- PAGE TEXT -
+++

C700S230000, C700S095000

Reexamination Certificate

active

06516242

ABSTRACT:

BACKGROUND
The disclosures herein relate generally to computer systems, and more particularly, to a process and apparatus for physically consolidating and streamlining the manufacturing of computer systems in a build-to-order environment.
Traditionally, manufacturing systems have been designed and constructed based upon a build-to-stock model where large quantities of identical products are assembled to meet forecasted demand and warehoused until that demand occurs. Such manufacturing systems provide economies of scale based upon the large quantities of identical units and can be optimized by increasing the speed with which each manufacturing step is completed. Because build-to-stock manufacturing systems rely on known product configurations, each step in the manufacturing process is known in advance, and so the manufacturing system utilizes progressive build techniques to optimize each stage in the serial assembly process. For products (e.g. a computer system) that include sensitive components, progressive build manufacturing systems can be carefully planned in advance to protect those sensitive components. Once the manufacturing system becomes operational, it will build the same product repeatedly, using the optimized steps.

+++

- TO DO -
(1) In the manufacturing background, how would the stretch that begins at "Reexamination Certificate" and stops after "a build-to-order environment." read if you edit "build-to-order" to "made-to-order"?
(2) What is the Spanish translation of this sentence from the manufacturing background: "Once the manufacturing system becomes operational, it will build the same product repeatedly, using the optimized steps."
(3) Answer these questions from the manufacturing background:
(a) In what kind of environment does the disclosed process streamline computer system manufacturing?
(b) Under the build-to-stock model, how long are assembled products warehoused?
(c) What techniques does a build-to-stock manufacturing system use to optimize each stage of serial assembly?

+++

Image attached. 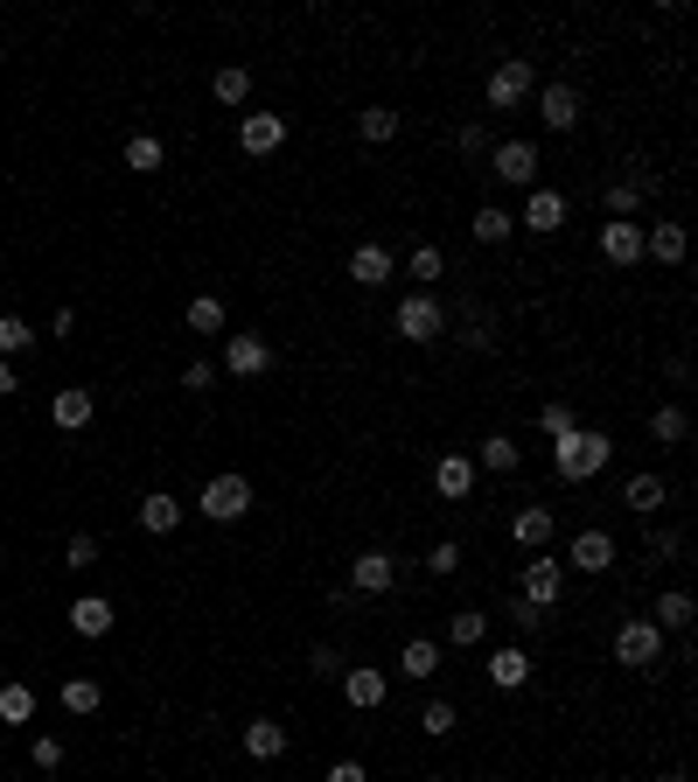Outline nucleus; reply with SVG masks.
Segmentation results:
<instances>
[{
	"label": "nucleus",
	"mask_w": 698,
	"mask_h": 782,
	"mask_svg": "<svg viewBox=\"0 0 698 782\" xmlns=\"http://www.w3.org/2000/svg\"><path fill=\"white\" fill-rule=\"evenodd\" d=\"M608 461H615V440L601 427H573L566 440H552V468H559L566 482H593Z\"/></svg>",
	"instance_id": "obj_1"
},
{
	"label": "nucleus",
	"mask_w": 698,
	"mask_h": 782,
	"mask_svg": "<svg viewBox=\"0 0 698 782\" xmlns=\"http://www.w3.org/2000/svg\"><path fill=\"white\" fill-rule=\"evenodd\" d=\"M615 664H622V671H657L663 664V629L650 615H636V622L615 629Z\"/></svg>",
	"instance_id": "obj_2"
},
{
	"label": "nucleus",
	"mask_w": 698,
	"mask_h": 782,
	"mask_svg": "<svg viewBox=\"0 0 698 782\" xmlns=\"http://www.w3.org/2000/svg\"><path fill=\"white\" fill-rule=\"evenodd\" d=\"M531 91H538V70H531V57H503L497 70H489V113H517Z\"/></svg>",
	"instance_id": "obj_3"
},
{
	"label": "nucleus",
	"mask_w": 698,
	"mask_h": 782,
	"mask_svg": "<svg viewBox=\"0 0 698 782\" xmlns=\"http://www.w3.org/2000/svg\"><path fill=\"white\" fill-rule=\"evenodd\" d=\"M196 510L210 517V525H238V517L252 510V482L245 476H210V482H203V497H196Z\"/></svg>",
	"instance_id": "obj_4"
},
{
	"label": "nucleus",
	"mask_w": 698,
	"mask_h": 782,
	"mask_svg": "<svg viewBox=\"0 0 698 782\" xmlns=\"http://www.w3.org/2000/svg\"><path fill=\"white\" fill-rule=\"evenodd\" d=\"M399 335H405V343H433V335H448V307L433 294H405L399 301Z\"/></svg>",
	"instance_id": "obj_5"
},
{
	"label": "nucleus",
	"mask_w": 698,
	"mask_h": 782,
	"mask_svg": "<svg viewBox=\"0 0 698 782\" xmlns=\"http://www.w3.org/2000/svg\"><path fill=\"white\" fill-rule=\"evenodd\" d=\"M238 147L252 154V162H266V154L287 147V119H279V113H245L238 119Z\"/></svg>",
	"instance_id": "obj_6"
},
{
	"label": "nucleus",
	"mask_w": 698,
	"mask_h": 782,
	"mask_svg": "<svg viewBox=\"0 0 698 782\" xmlns=\"http://www.w3.org/2000/svg\"><path fill=\"white\" fill-rule=\"evenodd\" d=\"M489 168H497V182H510V189H538V147L531 140H503L489 154Z\"/></svg>",
	"instance_id": "obj_7"
},
{
	"label": "nucleus",
	"mask_w": 698,
	"mask_h": 782,
	"mask_svg": "<svg viewBox=\"0 0 698 782\" xmlns=\"http://www.w3.org/2000/svg\"><path fill=\"white\" fill-rule=\"evenodd\" d=\"M517 594H524L531 608H559V594H566V566H559V559H524V580H517Z\"/></svg>",
	"instance_id": "obj_8"
},
{
	"label": "nucleus",
	"mask_w": 698,
	"mask_h": 782,
	"mask_svg": "<svg viewBox=\"0 0 698 782\" xmlns=\"http://www.w3.org/2000/svg\"><path fill=\"white\" fill-rule=\"evenodd\" d=\"M433 489H441L448 504H469L475 497V454H441L433 461Z\"/></svg>",
	"instance_id": "obj_9"
},
{
	"label": "nucleus",
	"mask_w": 698,
	"mask_h": 782,
	"mask_svg": "<svg viewBox=\"0 0 698 782\" xmlns=\"http://www.w3.org/2000/svg\"><path fill=\"white\" fill-rule=\"evenodd\" d=\"M392 580H399V559L392 553H356L350 559V587L356 594H392Z\"/></svg>",
	"instance_id": "obj_10"
},
{
	"label": "nucleus",
	"mask_w": 698,
	"mask_h": 782,
	"mask_svg": "<svg viewBox=\"0 0 698 782\" xmlns=\"http://www.w3.org/2000/svg\"><path fill=\"white\" fill-rule=\"evenodd\" d=\"M266 363H273V343H266V335H230V343H224V371H230V378H258Z\"/></svg>",
	"instance_id": "obj_11"
},
{
	"label": "nucleus",
	"mask_w": 698,
	"mask_h": 782,
	"mask_svg": "<svg viewBox=\"0 0 698 782\" xmlns=\"http://www.w3.org/2000/svg\"><path fill=\"white\" fill-rule=\"evenodd\" d=\"M343 698L356 713H384V698H392V677L384 671H343Z\"/></svg>",
	"instance_id": "obj_12"
},
{
	"label": "nucleus",
	"mask_w": 698,
	"mask_h": 782,
	"mask_svg": "<svg viewBox=\"0 0 698 782\" xmlns=\"http://www.w3.org/2000/svg\"><path fill=\"white\" fill-rule=\"evenodd\" d=\"M559 224H566V196H559V189H545V182H538V189L524 196V231H538V238H552Z\"/></svg>",
	"instance_id": "obj_13"
},
{
	"label": "nucleus",
	"mask_w": 698,
	"mask_h": 782,
	"mask_svg": "<svg viewBox=\"0 0 698 782\" xmlns=\"http://www.w3.org/2000/svg\"><path fill=\"white\" fill-rule=\"evenodd\" d=\"M601 258H608V266H636V258H642V224H629V217L601 224Z\"/></svg>",
	"instance_id": "obj_14"
},
{
	"label": "nucleus",
	"mask_w": 698,
	"mask_h": 782,
	"mask_svg": "<svg viewBox=\"0 0 698 782\" xmlns=\"http://www.w3.org/2000/svg\"><path fill=\"white\" fill-rule=\"evenodd\" d=\"M510 538L524 545V553H545V545H552V504H524L510 517Z\"/></svg>",
	"instance_id": "obj_15"
},
{
	"label": "nucleus",
	"mask_w": 698,
	"mask_h": 782,
	"mask_svg": "<svg viewBox=\"0 0 698 782\" xmlns=\"http://www.w3.org/2000/svg\"><path fill=\"white\" fill-rule=\"evenodd\" d=\"M538 113H545L552 134H573V126H580V91L573 85H545V91H538Z\"/></svg>",
	"instance_id": "obj_16"
},
{
	"label": "nucleus",
	"mask_w": 698,
	"mask_h": 782,
	"mask_svg": "<svg viewBox=\"0 0 698 782\" xmlns=\"http://www.w3.org/2000/svg\"><path fill=\"white\" fill-rule=\"evenodd\" d=\"M559 566H580V573H608V566H615V538H608V531H580V538H573V553H566Z\"/></svg>",
	"instance_id": "obj_17"
},
{
	"label": "nucleus",
	"mask_w": 698,
	"mask_h": 782,
	"mask_svg": "<svg viewBox=\"0 0 698 782\" xmlns=\"http://www.w3.org/2000/svg\"><path fill=\"white\" fill-rule=\"evenodd\" d=\"M392 273H399V258L384 252V245H356V252H350V280H356V286H384Z\"/></svg>",
	"instance_id": "obj_18"
},
{
	"label": "nucleus",
	"mask_w": 698,
	"mask_h": 782,
	"mask_svg": "<svg viewBox=\"0 0 698 782\" xmlns=\"http://www.w3.org/2000/svg\"><path fill=\"white\" fill-rule=\"evenodd\" d=\"M524 677H531V657H524V649H517V643L489 649V685H497V692H517V685H524Z\"/></svg>",
	"instance_id": "obj_19"
},
{
	"label": "nucleus",
	"mask_w": 698,
	"mask_h": 782,
	"mask_svg": "<svg viewBox=\"0 0 698 782\" xmlns=\"http://www.w3.org/2000/svg\"><path fill=\"white\" fill-rule=\"evenodd\" d=\"M112 602H106V594H85V602H70V629L77 636H112Z\"/></svg>",
	"instance_id": "obj_20"
},
{
	"label": "nucleus",
	"mask_w": 698,
	"mask_h": 782,
	"mask_svg": "<svg viewBox=\"0 0 698 782\" xmlns=\"http://www.w3.org/2000/svg\"><path fill=\"white\" fill-rule=\"evenodd\" d=\"M175 525H183V504L168 497V489H147L140 497V531H154V538H168Z\"/></svg>",
	"instance_id": "obj_21"
},
{
	"label": "nucleus",
	"mask_w": 698,
	"mask_h": 782,
	"mask_svg": "<svg viewBox=\"0 0 698 782\" xmlns=\"http://www.w3.org/2000/svg\"><path fill=\"white\" fill-rule=\"evenodd\" d=\"M642 258H657V266H685V224L642 231Z\"/></svg>",
	"instance_id": "obj_22"
},
{
	"label": "nucleus",
	"mask_w": 698,
	"mask_h": 782,
	"mask_svg": "<svg viewBox=\"0 0 698 782\" xmlns=\"http://www.w3.org/2000/svg\"><path fill=\"white\" fill-rule=\"evenodd\" d=\"M245 754H252V762H279V754H287V726H279V720H252L245 726Z\"/></svg>",
	"instance_id": "obj_23"
},
{
	"label": "nucleus",
	"mask_w": 698,
	"mask_h": 782,
	"mask_svg": "<svg viewBox=\"0 0 698 782\" xmlns=\"http://www.w3.org/2000/svg\"><path fill=\"white\" fill-rule=\"evenodd\" d=\"M663 504H670V489H663L657 476H629V482H622V510H636V517H657Z\"/></svg>",
	"instance_id": "obj_24"
},
{
	"label": "nucleus",
	"mask_w": 698,
	"mask_h": 782,
	"mask_svg": "<svg viewBox=\"0 0 698 782\" xmlns=\"http://www.w3.org/2000/svg\"><path fill=\"white\" fill-rule=\"evenodd\" d=\"M91 412H98V399H91V391H57L49 420H57L63 433H77V427H91Z\"/></svg>",
	"instance_id": "obj_25"
},
{
	"label": "nucleus",
	"mask_w": 698,
	"mask_h": 782,
	"mask_svg": "<svg viewBox=\"0 0 698 782\" xmlns=\"http://www.w3.org/2000/svg\"><path fill=\"white\" fill-rule=\"evenodd\" d=\"M441 671V643L433 636H412L405 649H399V677H433Z\"/></svg>",
	"instance_id": "obj_26"
},
{
	"label": "nucleus",
	"mask_w": 698,
	"mask_h": 782,
	"mask_svg": "<svg viewBox=\"0 0 698 782\" xmlns=\"http://www.w3.org/2000/svg\"><path fill=\"white\" fill-rule=\"evenodd\" d=\"M210 98H217V106H245V98H252V70L245 63H224L210 77Z\"/></svg>",
	"instance_id": "obj_27"
},
{
	"label": "nucleus",
	"mask_w": 698,
	"mask_h": 782,
	"mask_svg": "<svg viewBox=\"0 0 698 782\" xmlns=\"http://www.w3.org/2000/svg\"><path fill=\"white\" fill-rule=\"evenodd\" d=\"M691 594L685 587H670V594H657V608H650V622H657V629H691Z\"/></svg>",
	"instance_id": "obj_28"
},
{
	"label": "nucleus",
	"mask_w": 698,
	"mask_h": 782,
	"mask_svg": "<svg viewBox=\"0 0 698 782\" xmlns=\"http://www.w3.org/2000/svg\"><path fill=\"white\" fill-rule=\"evenodd\" d=\"M482 636H489V615H482V608H461V615H448V643H454V649H475Z\"/></svg>",
	"instance_id": "obj_29"
},
{
	"label": "nucleus",
	"mask_w": 698,
	"mask_h": 782,
	"mask_svg": "<svg viewBox=\"0 0 698 782\" xmlns=\"http://www.w3.org/2000/svg\"><path fill=\"white\" fill-rule=\"evenodd\" d=\"M161 162H168V147L154 140V134H134V140H126V168H134V175H154Z\"/></svg>",
	"instance_id": "obj_30"
},
{
	"label": "nucleus",
	"mask_w": 698,
	"mask_h": 782,
	"mask_svg": "<svg viewBox=\"0 0 698 782\" xmlns=\"http://www.w3.org/2000/svg\"><path fill=\"white\" fill-rule=\"evenodd\" d=\"M469 231H475V238H482V245H503V238H510V231H517V217H510V211H497V203H482V211H475V224H469Z\"/></svg>",
	"instance_id": "obj_31"
},
{
	"label": "nucleus",
	"mask_w": 698,
	"mask_h": 782,
	"mask_svg": "<svg viewBox=\"0 0 698 782\" xmlns=\"http://www.w3.org/2000/svg\"><path fill=\"white\" fill-rule=\"evenodd\" d=\"M691 433V420H685V405H657L650 412V440H663V448H678V440Z\"/></svg>",
	"instance_id": "obj_32"
},
{
	"label": "nucleus",
	"mask_w": 698,
	"mask_h": 782,
	"mask_svg": "<svg viewBox=\"0 0 698 782\" xmlns=\"http://www.w3.org/2000/svg\"><path fill=\"white\" fill-rule=\"evenodd\" d=\"M517 461H524V454H517V440H510V433H489V440H482V454H475V468H497V476H510Z\"/></svg>",
	"instance_id": "obj_33"
},
{
	"label": "nucleus",
	"mask_w": 698,
	"mask_h": 782,
	"mask_svg": "<svg viewBox=\"0 0 698 782\" xmlns=\"http://www.w3.org/2000/svg\"><path fill=\"white\" fill-rule=\"evenodd\" d=\"M0 720H8V726H29V720H36V692H29V685H0Z\"/></svg>",
	"instance_id": "obj_34"
},
{
	"label": "nucleus",
	"mask_w": 698,
	"mask_h": 782,
	"mask_svg": "<svg viewBox=\"0 0 698 782\" xmlns=\"http://www.w3.org/2000/svg\"><path fill=\"white\" fill-rule=\"evenodd\" d=\"M63 713H98V677H63Z\"/></svg>",
	"instance_id": "obj_35"
},
{
	"label": "nucleus",
	"mask_w": 698,
	"mask_h": 782,
	"mask_svg": "<svg viewBox=\"0 0 698 782\" xmlns=\"http://www.w3.org/2000/svg\"><path fill=\"white\" fill-rule=\"evenodd\" d=\"M356 134H364L371 147H377V140H392V134H399V113H392V106H371V113H356Z\"/></svg>",
	"instance_id": "obj_36"
},
{
	"label": "nucleus",
	"mask_w": 698,
	"mask_h": 782,
	"mask_svg": "<svg viewBox=\"0 0 698 782\" xmlns=\"http://www.w3.org/2000/svg\"><path fill=\"white\" fill-rule=\"evenodd\" d=\"M189 329H196V335H217V329H224V301H217V294H196V301H189Z\"/></svg>",
	"instance_id": "obj_37"
},
{
	"label": "nucleus",
	"mask_w": 698,
	"mask_h": 782,
	"mask_svg": "<svg viewBox=\"0 0 698 782\" xmlns=\"http://www.w3.org/2000/svg\"><path fill=\"white\" fill-rule=\"evenodd\" d=\"M29 343H36V329H29V322H21V315H0V356H21Z\"/></svg>",
	"instance_id": "obj_38"
},
{
	"label": "nucleus",
	"mask_w": 698,
	"mask_h": 782,
	"mask_svg": "<svg viewBox=\"0 0 698 782\" xmlns=\"http://www.w3.org/2000/svg\"><path fill=\"white\" fill-rule=\"evenodd\" d=\"M405 266H412V280H441V273H448V252H441V245H420Z\"/></svg>",
	"instance_id": "obj_39"
},
{
	"label": "nucleus",
	"mask_w": 698,
	"mask_h": 782,
	"mask_svg": "<svg viewBox=\"0 0 698 782\" xmlns=\"http://www.w3.org/2000/svg\"><path fill=\"white\" fill-rule=\"evenodd\" d=\"M538 433L566 440V433H573V405H538Z\"/></svg>",
	"instance_id": "obj_40"
},
{
	"label": "nucleus",
	"mask_w": 698,
	"mask_h": 782,
	"mask_svg": "<svg viewBox=\"0 0 698 782\" xmlns=\"http://www.w3.org/2000/svg\"><path fill=\"white\" fill-rule=\"evenodd\" d=\"M29 762H36L42 775H57V769H63V741H57V734H36V747H29Z\"/></svg>",
	"instance_id": "obj_41"
},
{
	"label": "nucleus",
	"mask_w": 698,
	"mask_h": 782,
	"mask_svg": "<svg viewBox=\"0 0 698 782\" xmlns=\"http://www.w3.org/2000/svg\"><path fill=\"white\" fill-rule=\"evenodd\" d=\"M420 726H426L433 741H448V734H454V706H448V698H433V706L420 713Z\"/></svg>",
	"instance_id": "obj_42"
},
{
	"label": "nucleus",
	"mask_w": 698,
	"mask_h": 782,
	"mask_svg": "<svg viewBox=\"0 0 698 782\" xmlns=\"http://www.w3.org/2000/svg\"><path fill=\"white\" fill-rule=\"evenodd\" d=\"M503 615H510V622H517V629H524V636H538V629H545V608H531L524 594H517V602H510Z\"/></svg>",
	"instance_id": "obj_43"
},
{
	"label": "nucleus",
	"mask_w": 698,
	"mask_h": 782,
	"mask_svg": "<svg viewBox=\"0 0 698 782\" xmlns=\"http://www.w3.org/2000/svg\"><path fill=\"white\" fill-rule=\"evenodd\" d=\"M63 566H77V573H85V566H98V538H85V531H77V538L63 545Z\"/></svg>",
	"instance_id": "obj_44"
},
{
	"label": "nucleus",
	"mask_w": 698,
	"mask_h": 782,
	"mask_svg": "<svg viewBox=\"0 0 698 782\" xmlns=\"http://www.w3.org/2000/svg\"><path fill=\"white\" fill-rule=\"evenodd\" d=\"M426 566H433V573H441V580H448V573L461 566V545H454V538H441V545H433V553H426Z\"/></svg>",
	"instance_id": "obj_45"
},
{
	"label": "nucleus",
	"mask_w": 698,
	"mask_h": 782,
	"mask_svg": "<svg viewBox=\"0 0 698 782\" xmlns=\"http://www.w3.org/2000/svg\"><path fill=\"white\" fill-rule=\"evenodd\" d=\"M315 671H322V677H343V671H350V657H343L335 643H322V649H315Z\"/></svg>",
	"instance_id": "obj_46"
},
{
	"label": "nucleus",
	"mask_w": 698,
	"mask_h": 782,
	"mask_svg": "<svg viewBox=\"0 0 698 782\" xmlns=\"http://www.w3.org/2000/svg\"><path fill=\"white\" fill-rule=\"evenodd\" d=\"M636 203H642V196L629 189V182H615V189H608V217H629V211H636Z\"/></svg>",
	"instance_id": "obj_47"
},
{
	"label": "nucleus",
	"mask_w": 698,
	"mask_h": 782,
	"mask_svg": "<svg viewBox=\"0 0 698 782\" xmlns=\"http://www.w3.org/2000/svg\"><path fill=\"white\" fill-rule=\"evenodd\" d=\"M322 782H371V775H364V762H335Z\"/></svg>",
	"instance_id": "obj_48"
},
{
	"label": "nucleus",
	"mask_w": 698,
	"mask_h": 782,
	"mask_svg": "<svg viewBox=\"0 0 698 782\" xmlns=\"http://www.w3.org/2000/svg\"><path fill=\"white\" fill-rule=\"evenodd\" d=\"M650 553H663V559H678V553H685V538H678V531H657V538H650Z\"/></svg>",
	"instance_id": "obj_49"
},
{
	"label": "nucleus",
	"mask_w": 698,
	"mask_h": 782,
	"mask_svg": "<svg viewBox=\"0 0 698 782\" xmlns=\"http://www.w3.org/2000/svg\"><path fill=\"white\" fill-rule=\"evenodd\" d=\"M8 391H14V363L0 356V399H8Z\"/></svg>",
	"instance_id": "obj_50"
},
{
	"label": "nucleus",
	"mask_w": 698,
	"mask_h": 782,
	"mask_svg": "<svg viewBox=\"0 0 698 782\" xmlns=\"http://www.w3.org/2000/svg\"><path fill=\"white\" fill-rule=\"evenodd\" d=\"M663 782H691V775H685V769H670V775H663Z\"/></svg>",
	"instance_id": "obj_51"
}]
</instances>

+++

- ANSWERS TO THE PROBLEMS -
(1)
Reexamination Certificate

active

06516242

ABSTRACT:

BACKGROUND
The disclosures herein relate generally to computer systems, and more particularly, to a process and apparatus for physically consolidating and streamlining the manufacturing of computer systems in a made-to-order environment.

(2) Una vez que el sistema de fabricación entra en funcionamiento, construirá el mismo producto repetidamente, utilizando los pasos optimizados.

(3)
(a) A build-to-order environment.
(b) Until the forecasted demand occurs.
(c) Progressive build techniques.